§ The Minister of State, Foreign and Commonwealth Office (Mr. Peter Blaker)
There are no plans to repeal the Public Order Ordinance, but a review has been carried out of certain of its provisions. The Public Order (Amendment) Ordinance 1980 received the assent of the Legislative Council on 4 December and will be brought into operation soon.
§ Mr. Parry
The Minister will be aware of the arrests under the statute that have taken place in recent years of housewives, school children, worker priests and social workers, and also of the criticism of the Hong Kong trade unions. Does he agree that it is now time to repeal this draconic measure?
§ Mr. Blaker
I do not think that the hon. Gentleman is right.
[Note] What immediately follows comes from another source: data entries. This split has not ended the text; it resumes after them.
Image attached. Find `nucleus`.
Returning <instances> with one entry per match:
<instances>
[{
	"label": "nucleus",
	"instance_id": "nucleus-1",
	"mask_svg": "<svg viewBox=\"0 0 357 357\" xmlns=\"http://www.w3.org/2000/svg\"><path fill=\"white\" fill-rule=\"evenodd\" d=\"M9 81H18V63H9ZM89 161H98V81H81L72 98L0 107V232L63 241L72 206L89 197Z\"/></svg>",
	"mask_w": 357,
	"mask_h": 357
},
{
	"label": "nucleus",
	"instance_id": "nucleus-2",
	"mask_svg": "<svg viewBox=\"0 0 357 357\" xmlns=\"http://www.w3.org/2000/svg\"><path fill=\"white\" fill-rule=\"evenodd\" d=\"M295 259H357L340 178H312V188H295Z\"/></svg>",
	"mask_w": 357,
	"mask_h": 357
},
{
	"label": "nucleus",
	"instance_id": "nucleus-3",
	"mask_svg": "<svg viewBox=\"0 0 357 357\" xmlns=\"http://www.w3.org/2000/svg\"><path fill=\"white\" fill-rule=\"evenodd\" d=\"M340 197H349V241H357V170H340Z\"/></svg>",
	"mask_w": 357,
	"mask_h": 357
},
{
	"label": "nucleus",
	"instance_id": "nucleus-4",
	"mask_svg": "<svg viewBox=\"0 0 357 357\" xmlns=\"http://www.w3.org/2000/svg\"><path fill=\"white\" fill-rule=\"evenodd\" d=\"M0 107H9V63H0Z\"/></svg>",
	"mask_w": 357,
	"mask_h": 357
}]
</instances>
Hong Kong, just as any other country, including the United Kingdom, requires a statute about public order. In the light of one or two problems that have arisen in the past it is right to look at the existing ordinance and to repeal it where required. The new ordinance narrows the definition of a public meeting, narrows the definition of a public procession and changes the arrangements whereby one had to apply for permission in advance to hold a public meeting. That provision has been replaced by one that arranges for notice to be given of the intention to hold a procession. I think that the House will agree that that is an improvement.
§ Mr. Canavan
Until such time as the Public Order Ordinance is repealed, will the Minister tell the Hong Kong Government to stop infiltrating and keeping secret files on organisations that are suspected of being subversive, especially when the list of suspects includes such innocuous bodies as the Education Action Group, the Heritage Society and the Hong Kong Christian Industrial Committee?